[Image-text web data]
---*---

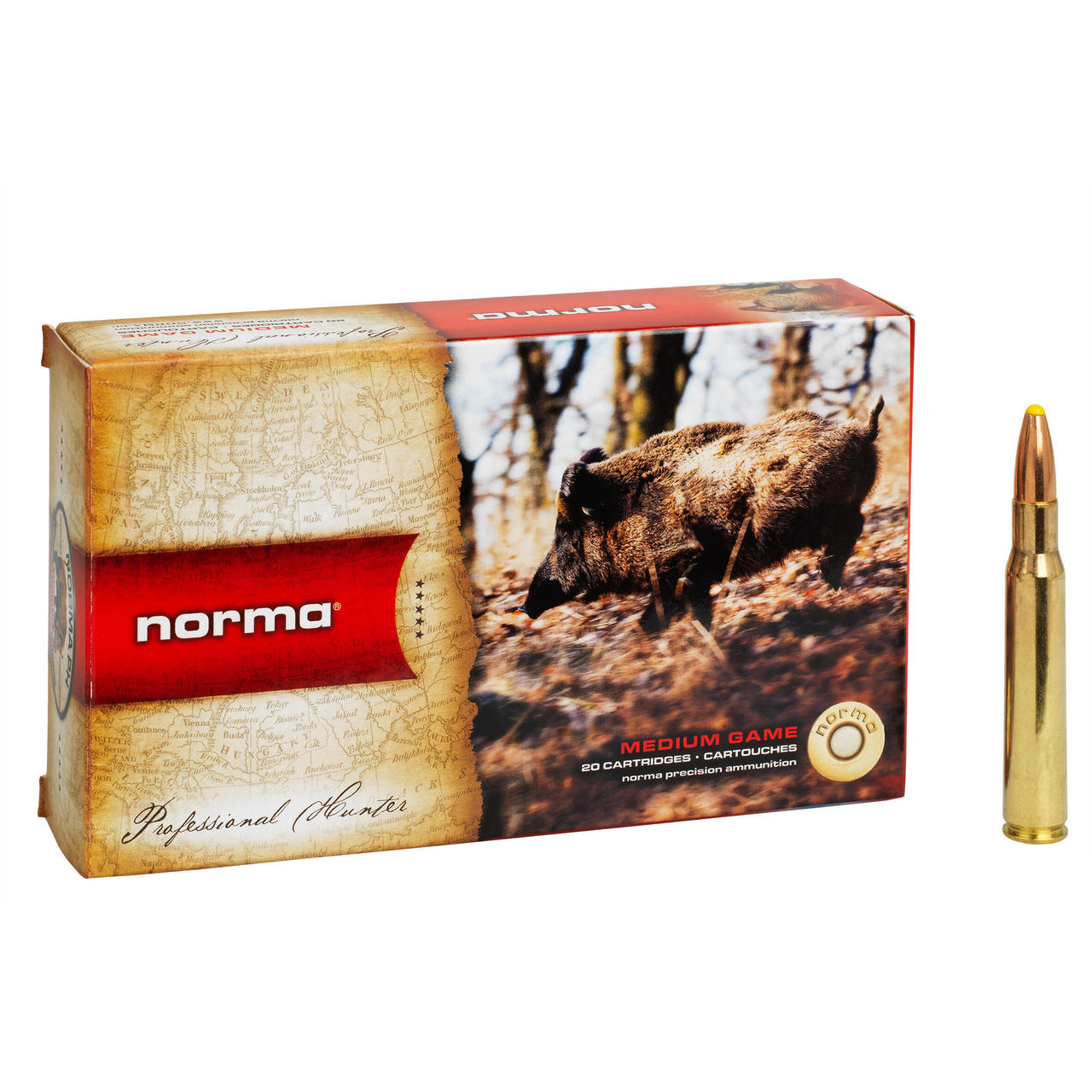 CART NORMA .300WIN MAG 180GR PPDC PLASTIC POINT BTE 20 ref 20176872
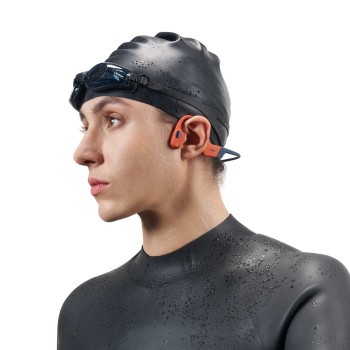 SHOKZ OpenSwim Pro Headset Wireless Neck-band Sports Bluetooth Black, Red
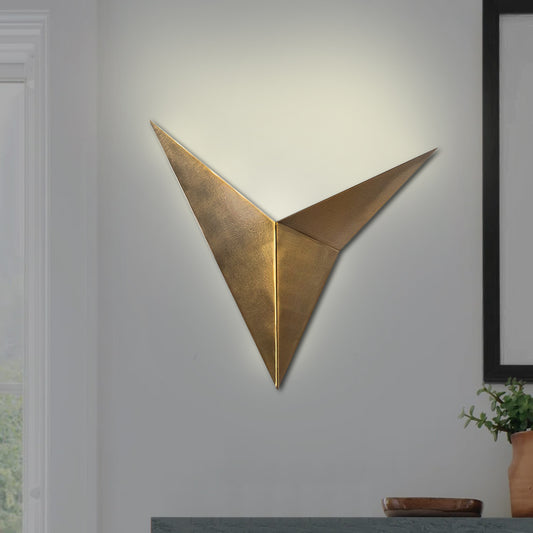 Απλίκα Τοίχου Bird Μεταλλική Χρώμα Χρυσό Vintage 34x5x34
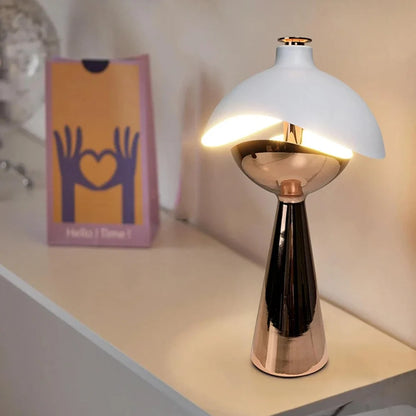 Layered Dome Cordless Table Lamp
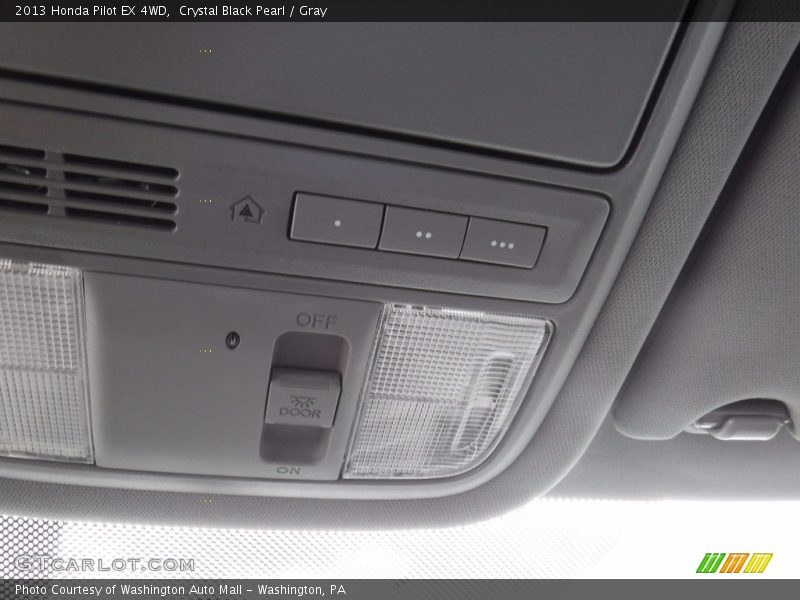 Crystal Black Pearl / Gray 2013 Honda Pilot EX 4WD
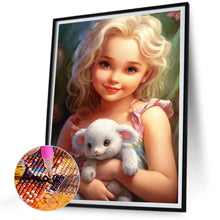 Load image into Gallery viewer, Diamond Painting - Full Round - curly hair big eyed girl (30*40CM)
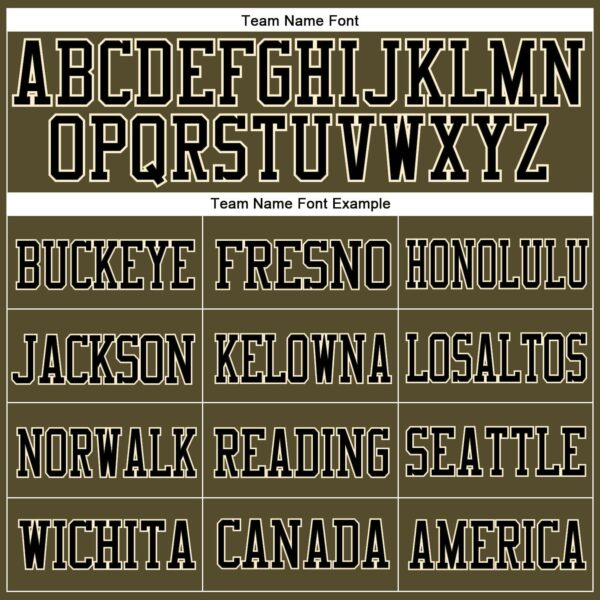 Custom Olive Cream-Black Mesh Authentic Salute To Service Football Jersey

---*---

## [EXERCISE GOAL]
Copy out the text line of every entry above verbatim, without the pictures.

## [REPLY TO THE EXERCISE]
 CART NORMA .300WIN MAG 180GR PPDC PLASTIC POINT BTE 20 ref 20176872
 SHOKZ OpenSwim Pro Headset Wireless Neck-band Sports Bluetooth Black, Red
 Απλίκα Τοίχου Bird Μεταλλική Χρώμα Χρυσό Vintage 34x5x34
 Layered Dome Cordless Table Lamp
 Crystal Black Pearl / Gray 2013 Honda Pilot EX 4WD
 Load image into Gallery viewer, Diamond Painting - Full Round - curly hair big eyed girl (30*40CM)
 Custom Olive Cream-Black Mesh Authentic Salute To Service Football Jersey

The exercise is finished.